A complete response lists each line of the data below that includes the word "measured".

(Collected data entries)
::::::::::

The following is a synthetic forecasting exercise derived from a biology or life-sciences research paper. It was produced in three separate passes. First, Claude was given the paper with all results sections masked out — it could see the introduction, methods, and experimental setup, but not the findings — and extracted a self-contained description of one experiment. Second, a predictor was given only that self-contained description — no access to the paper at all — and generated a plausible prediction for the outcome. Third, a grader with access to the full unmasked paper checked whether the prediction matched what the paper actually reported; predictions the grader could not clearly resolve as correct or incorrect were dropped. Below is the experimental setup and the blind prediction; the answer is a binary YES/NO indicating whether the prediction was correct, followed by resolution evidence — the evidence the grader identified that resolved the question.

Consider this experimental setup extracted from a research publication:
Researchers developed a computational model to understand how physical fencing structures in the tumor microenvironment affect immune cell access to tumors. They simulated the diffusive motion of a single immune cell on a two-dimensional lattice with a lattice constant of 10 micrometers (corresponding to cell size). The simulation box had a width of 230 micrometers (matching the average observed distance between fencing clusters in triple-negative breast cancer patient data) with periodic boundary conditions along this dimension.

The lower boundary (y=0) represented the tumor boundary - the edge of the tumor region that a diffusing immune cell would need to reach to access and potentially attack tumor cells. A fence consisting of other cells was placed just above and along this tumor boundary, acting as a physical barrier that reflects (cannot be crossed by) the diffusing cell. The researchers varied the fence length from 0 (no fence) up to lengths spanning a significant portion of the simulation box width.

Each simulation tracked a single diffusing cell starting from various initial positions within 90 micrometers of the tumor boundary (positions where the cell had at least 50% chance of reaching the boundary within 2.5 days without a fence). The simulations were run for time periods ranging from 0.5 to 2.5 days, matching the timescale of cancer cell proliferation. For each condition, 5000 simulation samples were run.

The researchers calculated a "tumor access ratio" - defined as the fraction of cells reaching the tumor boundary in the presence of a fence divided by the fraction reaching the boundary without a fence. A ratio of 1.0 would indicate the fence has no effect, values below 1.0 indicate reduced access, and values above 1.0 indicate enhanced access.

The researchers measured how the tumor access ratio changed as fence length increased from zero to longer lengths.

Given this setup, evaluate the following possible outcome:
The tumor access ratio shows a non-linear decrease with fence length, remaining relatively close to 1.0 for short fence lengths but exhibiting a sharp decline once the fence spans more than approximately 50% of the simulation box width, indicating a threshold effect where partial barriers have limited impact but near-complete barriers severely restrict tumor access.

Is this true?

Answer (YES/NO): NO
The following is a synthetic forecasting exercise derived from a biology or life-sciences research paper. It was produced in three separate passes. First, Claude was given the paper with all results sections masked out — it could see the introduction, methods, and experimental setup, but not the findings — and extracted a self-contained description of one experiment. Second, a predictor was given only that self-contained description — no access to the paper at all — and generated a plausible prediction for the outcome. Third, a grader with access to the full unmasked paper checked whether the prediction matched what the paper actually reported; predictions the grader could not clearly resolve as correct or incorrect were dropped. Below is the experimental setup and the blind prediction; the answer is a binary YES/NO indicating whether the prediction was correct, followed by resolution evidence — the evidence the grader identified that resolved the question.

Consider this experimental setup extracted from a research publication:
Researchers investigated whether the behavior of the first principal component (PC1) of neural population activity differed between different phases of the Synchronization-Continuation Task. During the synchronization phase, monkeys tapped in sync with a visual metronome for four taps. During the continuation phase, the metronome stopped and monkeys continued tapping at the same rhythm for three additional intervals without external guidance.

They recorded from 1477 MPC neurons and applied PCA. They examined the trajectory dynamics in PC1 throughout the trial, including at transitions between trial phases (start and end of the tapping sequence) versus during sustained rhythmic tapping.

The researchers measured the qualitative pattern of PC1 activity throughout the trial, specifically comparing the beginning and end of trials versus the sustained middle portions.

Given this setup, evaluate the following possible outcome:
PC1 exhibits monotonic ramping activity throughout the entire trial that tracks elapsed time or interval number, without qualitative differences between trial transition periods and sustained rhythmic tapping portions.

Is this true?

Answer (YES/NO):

::::::::::

(Written answer)
The researchers measured how the tumor access ratio changed as fence length increased from zero to longer lengths.
The researchers measured the qualitative pattern of PC1 activity throughout the trial, specifically comparing the beginning and end of trials versus the sustained middle portions.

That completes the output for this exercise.